**VORLIEGENDER TEXT:**
**********

Dass die beiden schauspielerisch talentierten Senioren sich bestens vorbereiten, versteht sich von selbst und zeigt ihre Liebe zur Literatur. Durch die Jahrhunderte gingen sie diesmal dem Reisen auf die Spur. Der Erzählbogen spannte sich von Albrecht Dürers Reisetagebuch 1520 über viele Anekdoten zu den beliebten Italienreisen des 18. und 19. Jahrhunderts bis hin zu den ironisch-sarkastischen Betrachtungen Eugen Roths im 20. Jahrhundert.
Das Programm trug die Überschrift „Wenn einer eine Reise tut“... denn genau dann hat er was zu erzählen. Nicht nur zu Mathias Claudius‘ Zeiten war das Reisen ebenso abenteuerlich wie beschwerlich. Was da genau auf einen zukam, konnte niemand vorher wissen. Gefahren und Unwägbarkeiten lauerten schon immer überall.
Reisen als Spiegel der Heimat
Während Albrecht Dürer 1520 mit Frau und Magd bis nach Venedig reiste und die meiste Zeit und Mühe damit verbrachte, Zollbriefe, Förderbriefe und Ledigbriefe für seine Weiterreise zu besorgen und dies in seinem Reisetagebuch festhielt, war es auch in späteren Jahrhunderten nicht so einfach und bequem – und günstig – wie heute, die Schönheiten der Welt zu entdecken. Immer galten Reiseerzählungen als spannend, berichteten sie doch den Daheimgebliebenen, wie es in der Fremde aussah.

**********

**VORLIEGENDE EINTRÄGE:**

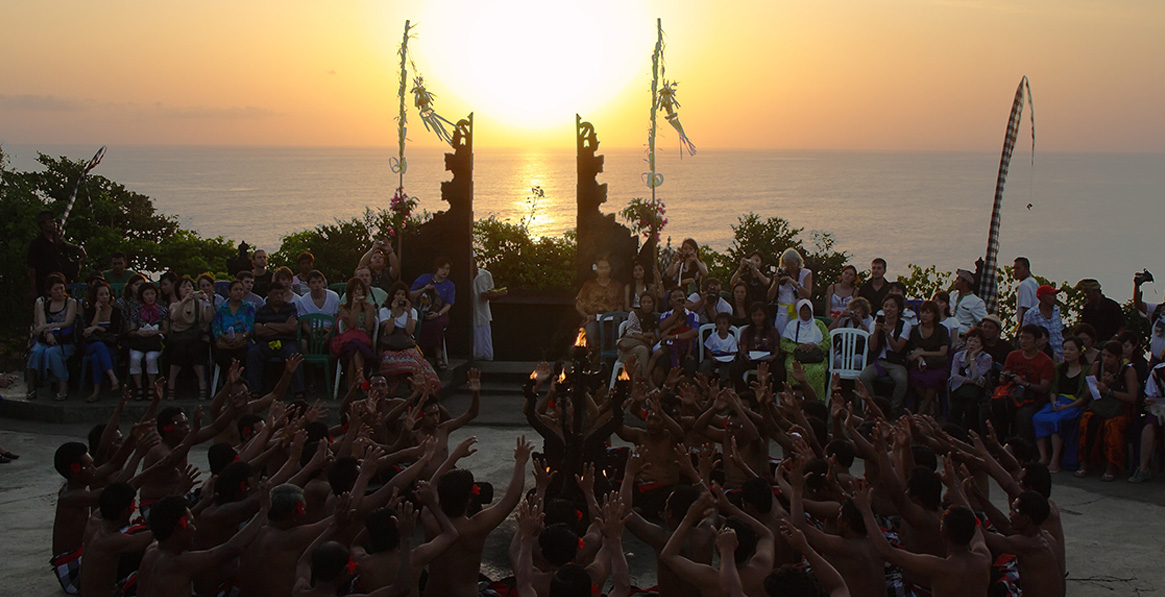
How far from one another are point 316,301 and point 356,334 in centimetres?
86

**********

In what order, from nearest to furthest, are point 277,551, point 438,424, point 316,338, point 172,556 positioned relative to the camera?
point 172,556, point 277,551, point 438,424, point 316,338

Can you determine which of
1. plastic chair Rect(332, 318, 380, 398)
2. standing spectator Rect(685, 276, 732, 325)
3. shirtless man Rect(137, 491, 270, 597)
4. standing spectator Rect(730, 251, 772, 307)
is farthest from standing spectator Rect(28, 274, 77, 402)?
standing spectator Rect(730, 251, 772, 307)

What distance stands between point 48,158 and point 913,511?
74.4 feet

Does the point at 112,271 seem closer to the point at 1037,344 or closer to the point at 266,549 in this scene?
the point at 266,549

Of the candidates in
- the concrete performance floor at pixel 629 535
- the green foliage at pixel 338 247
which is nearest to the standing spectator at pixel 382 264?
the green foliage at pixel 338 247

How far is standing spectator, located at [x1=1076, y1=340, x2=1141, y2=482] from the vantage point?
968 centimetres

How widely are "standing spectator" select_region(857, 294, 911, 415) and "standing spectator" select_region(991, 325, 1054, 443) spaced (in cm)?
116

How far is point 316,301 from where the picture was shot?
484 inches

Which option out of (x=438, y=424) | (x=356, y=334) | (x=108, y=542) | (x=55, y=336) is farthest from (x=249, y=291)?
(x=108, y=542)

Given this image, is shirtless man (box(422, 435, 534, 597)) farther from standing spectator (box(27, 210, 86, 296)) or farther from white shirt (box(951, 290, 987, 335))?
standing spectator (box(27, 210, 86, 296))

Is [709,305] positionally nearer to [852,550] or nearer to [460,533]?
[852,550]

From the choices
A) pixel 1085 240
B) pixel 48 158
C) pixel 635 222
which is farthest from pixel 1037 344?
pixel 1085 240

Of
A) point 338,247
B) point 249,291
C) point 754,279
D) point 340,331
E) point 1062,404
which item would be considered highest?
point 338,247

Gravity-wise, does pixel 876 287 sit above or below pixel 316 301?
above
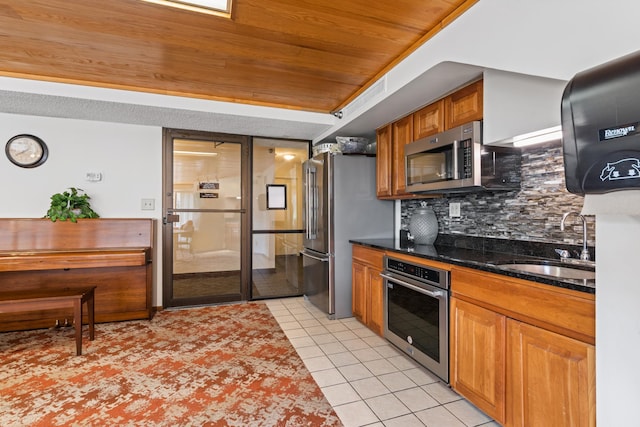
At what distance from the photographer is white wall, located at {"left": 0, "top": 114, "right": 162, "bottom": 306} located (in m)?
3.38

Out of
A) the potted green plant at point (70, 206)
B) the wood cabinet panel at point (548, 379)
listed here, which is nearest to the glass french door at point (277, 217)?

**********

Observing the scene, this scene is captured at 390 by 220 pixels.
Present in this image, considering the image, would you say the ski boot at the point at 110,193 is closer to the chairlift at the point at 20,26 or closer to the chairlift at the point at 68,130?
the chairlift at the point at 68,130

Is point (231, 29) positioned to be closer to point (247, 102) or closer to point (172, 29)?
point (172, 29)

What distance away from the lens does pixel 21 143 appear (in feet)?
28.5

**********

**ZU ERLEDIGEN:**
[1] Welche Personen werden im Text über das Reiseprogramm namentlich genannt?
[2] Beantworte zum Text über das Reiseprogramm:
(a) Welche Überschrift trug das Programm?
(b) Mit wem reiste Albrecht Dürer 1520 bis nach Venedig?
(c) Wie werden die Betrachtungen Eugen Roths beschrieben?

**ANTWORTEN UNTEN:**
[1] Albrecht Dürer, Mathias Claudius, Eugen Roth

[2]
(a) „Wenn einer eine Reise tut“
(b) Mit Frau und Magd
(c) Als ironisch-sarkastisch